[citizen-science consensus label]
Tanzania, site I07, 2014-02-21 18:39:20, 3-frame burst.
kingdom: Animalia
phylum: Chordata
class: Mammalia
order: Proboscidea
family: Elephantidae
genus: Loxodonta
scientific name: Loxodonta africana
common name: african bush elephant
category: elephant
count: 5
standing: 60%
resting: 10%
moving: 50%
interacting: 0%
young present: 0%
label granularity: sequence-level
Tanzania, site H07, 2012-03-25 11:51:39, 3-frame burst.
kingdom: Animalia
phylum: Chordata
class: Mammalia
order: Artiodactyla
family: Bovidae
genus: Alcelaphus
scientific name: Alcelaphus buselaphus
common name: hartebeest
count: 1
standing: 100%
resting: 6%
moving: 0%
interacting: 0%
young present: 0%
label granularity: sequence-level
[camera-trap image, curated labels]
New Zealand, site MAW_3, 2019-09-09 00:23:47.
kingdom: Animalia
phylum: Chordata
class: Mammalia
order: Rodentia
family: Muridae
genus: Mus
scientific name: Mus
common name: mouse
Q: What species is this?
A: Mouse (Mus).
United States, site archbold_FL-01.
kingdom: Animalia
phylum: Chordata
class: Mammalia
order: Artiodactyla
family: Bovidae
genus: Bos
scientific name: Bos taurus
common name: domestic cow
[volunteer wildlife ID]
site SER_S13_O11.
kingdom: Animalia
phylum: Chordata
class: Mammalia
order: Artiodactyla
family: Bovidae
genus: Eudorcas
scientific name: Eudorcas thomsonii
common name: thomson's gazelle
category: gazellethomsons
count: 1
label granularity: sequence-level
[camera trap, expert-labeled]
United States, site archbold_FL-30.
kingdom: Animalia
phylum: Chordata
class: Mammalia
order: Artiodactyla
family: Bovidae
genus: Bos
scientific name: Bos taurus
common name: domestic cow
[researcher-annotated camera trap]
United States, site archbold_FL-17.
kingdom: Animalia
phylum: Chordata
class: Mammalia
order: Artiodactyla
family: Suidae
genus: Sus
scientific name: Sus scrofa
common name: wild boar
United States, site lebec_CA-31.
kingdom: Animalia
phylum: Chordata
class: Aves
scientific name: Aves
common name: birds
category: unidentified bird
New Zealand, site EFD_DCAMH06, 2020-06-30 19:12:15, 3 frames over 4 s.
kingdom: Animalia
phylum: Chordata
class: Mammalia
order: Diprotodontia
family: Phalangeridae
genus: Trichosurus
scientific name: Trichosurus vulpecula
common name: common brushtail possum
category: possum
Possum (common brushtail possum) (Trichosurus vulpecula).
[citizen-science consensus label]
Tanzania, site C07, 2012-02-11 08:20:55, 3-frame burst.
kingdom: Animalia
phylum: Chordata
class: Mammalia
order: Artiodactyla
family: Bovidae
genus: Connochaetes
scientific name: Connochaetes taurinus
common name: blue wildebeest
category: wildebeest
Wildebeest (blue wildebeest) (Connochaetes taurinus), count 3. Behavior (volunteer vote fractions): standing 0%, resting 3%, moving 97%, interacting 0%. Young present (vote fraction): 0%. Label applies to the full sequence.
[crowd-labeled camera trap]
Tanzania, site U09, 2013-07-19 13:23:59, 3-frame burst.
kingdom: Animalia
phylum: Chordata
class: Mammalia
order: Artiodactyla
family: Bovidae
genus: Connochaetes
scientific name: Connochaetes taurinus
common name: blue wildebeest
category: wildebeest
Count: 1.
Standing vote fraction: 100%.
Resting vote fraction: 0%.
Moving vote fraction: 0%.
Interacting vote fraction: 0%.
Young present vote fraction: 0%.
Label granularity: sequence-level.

▸ Assignment: Each record above is to be restated word for word.

▸ Answer box:
[citizen-science consensus label]
Tanzania, site I07, 2014-02-21 18:39:20, 3-frame burst.
kingdom: Animalia
phylum: Chordata
class: Mammalia
order: Proboscidea
family: Elephantidae
genus: Loxodonta
scientific name: Loxodonta africana
common name: african bush elephant
category: elephant
count: 5
standing: 60%
resting: 10%
moving: 50%
interacting: 0%
young present: 0%
label granularity: sequence-level
Tanzania, site H07, 2012-03-25 11:51:39, 3-frame burst.
kingdom: Animalia
phylum: Chordata
class: Mammalia
order: Artiodactyla
family: Bovidae
genus: Alcelaphus
scientific name: Alcelaphus buselaphus
common name: hartebeest
count: 1
standing: 100%
resting: 6%
moving: 0%
interacting: 0%
young present: 0%
label granularity: sequence-level
[camera-trap image, curated labels]
New Zealand, site MAW_3, 2019-09-09 00:23:47.
kingdom: Animalia
phylum: Chordata
class: Mammalia
order: Rodentia
family: Muridae
genus: Mus
scientific name: Mus
common name: mouse
Q: What species is this?
A: Mouse (Mus).
United States, site archbold_FL-01.
kingdom: Animalia
phylum: Chordata
class: Mammalia
order: Artiodactyla
family: Bovidae
genus: Bos
scientific name: Bos taurus
common name: domestic cow
[volunteer wildlife ID]
site SER_S13_O11.
kingdom: Animalia
phylum: Chordata
class: Mammalia
order: Artiodactyla
family: Bovidae
genus: Eudorcas
scientific name: Eudorcas thomsonii
common name: thomson's gazelle
category: gazellethomsons
count: 1
label granularity: sequence-level
[camera trap, expert-labeled]
United States, site archbold_FL-30.
kingdom: Animalia
phylum: Chordata
class: Mammalia
order: Artiodactyla
family: Bovidae
genus: Bos
scientific name: Bos taurus
common name: domestic cow
[researcher-annotated camera trap]
United States, site archbold_FL-17.
kingdom: Animalia
phylum: Chordata
class: Mammalia
order: Artiodactyla
family: Suidae
genus: Sus
scientific name: Sus scrofa
common name: wild boar
United States, site lebec_CA-31.
kingdom: Animalia
phylum: Chordata
class: Aves
scientific name: Aves
common name: birds
category: unidentified bird
New Zealand, site EFD_DCAMH06, 2020-06-30 19:12:15, 3 frames over 4 s.
kingdom: Animalia
phylum: Chordata
class: Mammalia
order: Diprotodontia
family: Phalangeridae
genus: Trichosurus
scientific name: Trichosurus vulpecula
common name: common brushtail possum
category: possum
Possum (common brushtail possum) (Trichosurus vulpecula).
[citizen-science consensus label]
Tanzania, site C07, 2012-02-11 08:20:55, 3-frame burst.
kingdom: Animalia
phylum: Chordata
class: Mammalia
order: Artiodactyla
family: Bovidae
genus: Connochaetes
scientific name: Connochaetes taurinus
common name: blue wildebeest
category: wildebeest
Wildebeest (blue wildebeest) (Connochaetes taurinus), count 3. Behavior (volunteer vote fractions): standing 0%, resting 3%, moving 97%, interacting 0%. Young present (vote fraction): 0%. Label applies to the full sequence.
[crowd-labeled camera trap]
Tanzania, site U09, 2013-07-19 13:23:59, 3-frame burst.
kingdom: Animalia
phylum: Chordata
class: Mammalia
order: Artiodactyla
family: Bovidae
genus: Connochaetes
scientific name: Connochaetes taurinus
common name: blue wildebeest
category: wildebeest
Count: 1.
Standing vote fraction: 100%.
Resting vote fraction: 0%.
Moving vote fraction: 0%.
Interacting vote fraction: 0%.
Young present vote fraction: 0%.
Label granularity: sequence-level.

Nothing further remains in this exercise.